(Pictures with short captions)
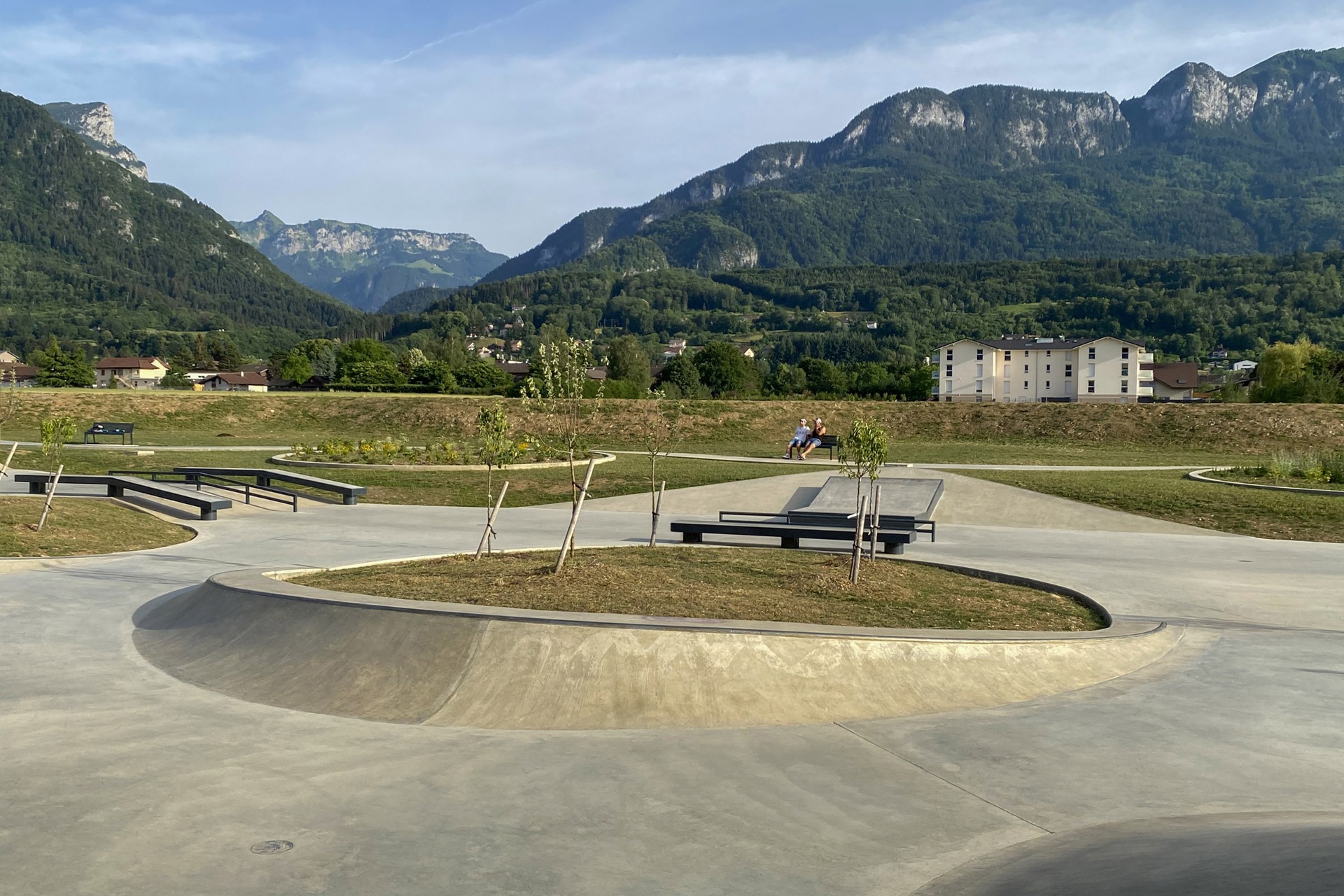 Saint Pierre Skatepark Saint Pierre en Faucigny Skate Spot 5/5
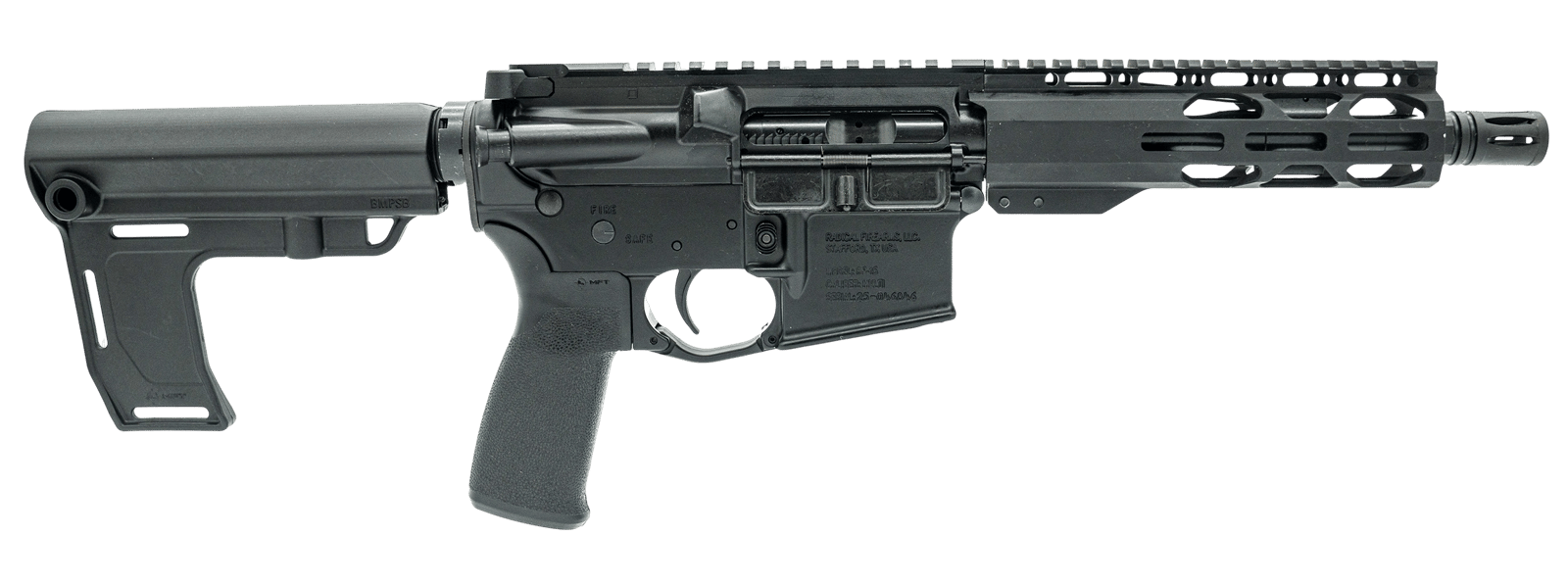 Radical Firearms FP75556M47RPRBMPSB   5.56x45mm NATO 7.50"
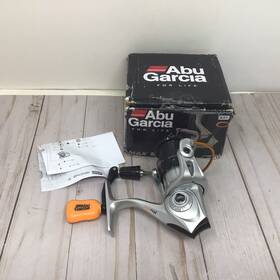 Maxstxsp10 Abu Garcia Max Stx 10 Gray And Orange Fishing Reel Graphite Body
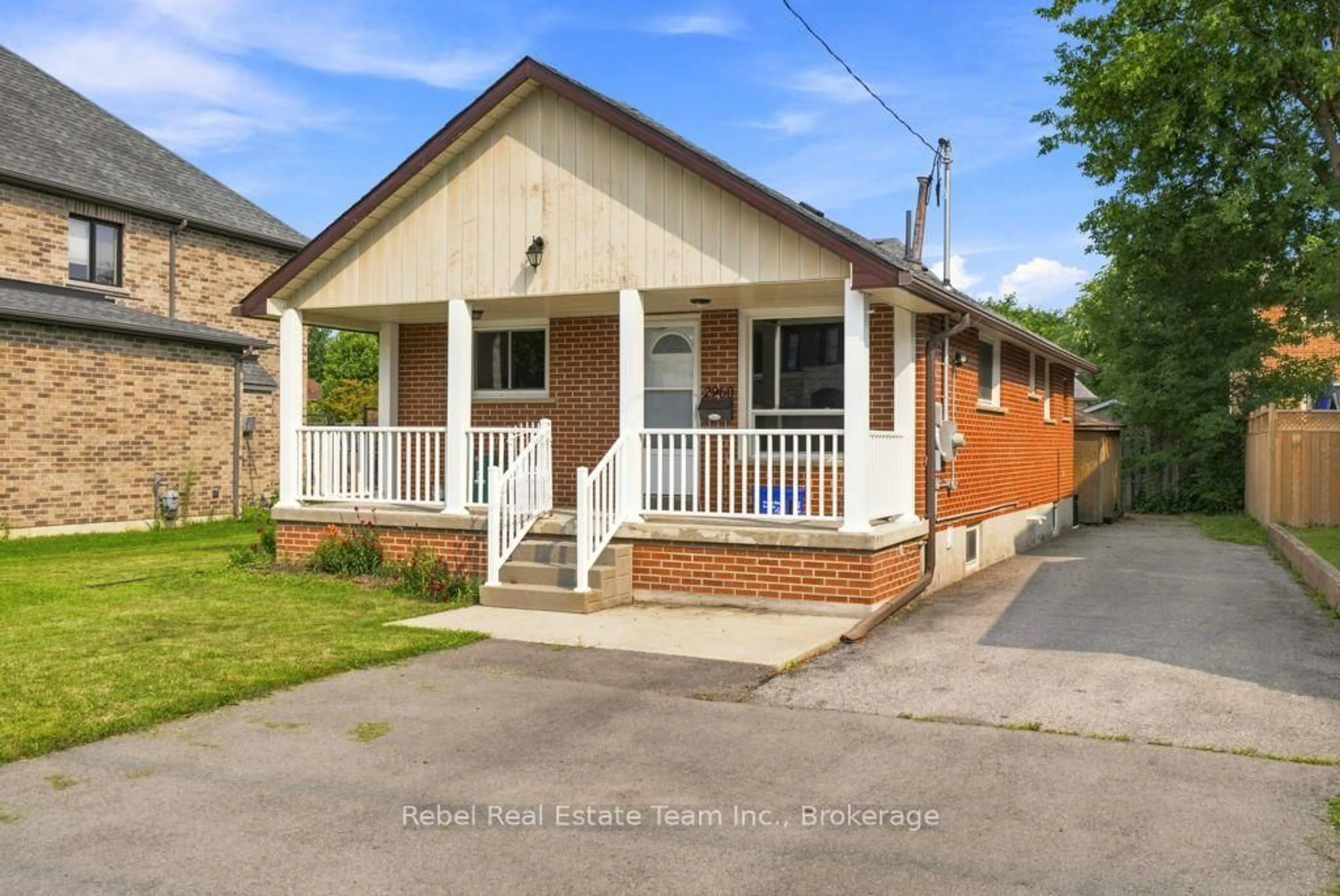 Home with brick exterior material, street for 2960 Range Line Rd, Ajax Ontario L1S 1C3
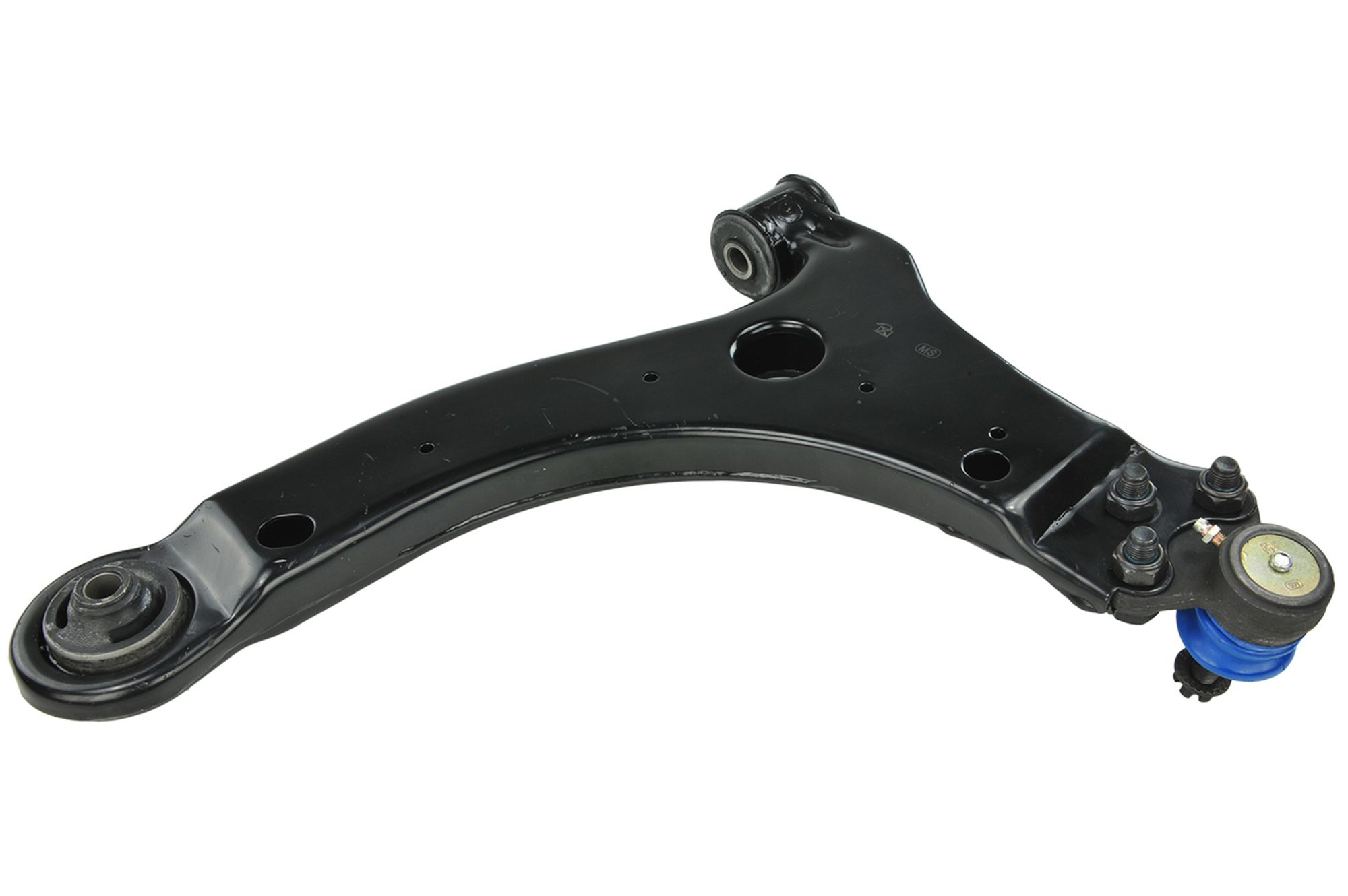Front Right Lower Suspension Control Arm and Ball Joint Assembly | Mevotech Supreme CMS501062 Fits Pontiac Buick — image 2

THE TASK:
A word-for-word copy of all the records above is required, with the pictures left out.

EXPECTED OUTPUT:
 Saint Pierre Skatepark Saint Pierre en Faucigny Skate Spot 5/5
 Radical Firearms FP75556M47RPRBMPSB   5.56x45mm NATO 7.50"
 Maxstxsp10 Abu Garcia Max Stx 10 Gray And Orange Fishing Reel Graphite Body
 Home with brick exterior material, street for 2960 Range Line Rd, Ajax Ontario L1S 1C3
Front Right Lower Suspension Control Arm and Ball Joint Assembly | Mevotech Supreme CMS501062 Fits Pontiac Buick — image 2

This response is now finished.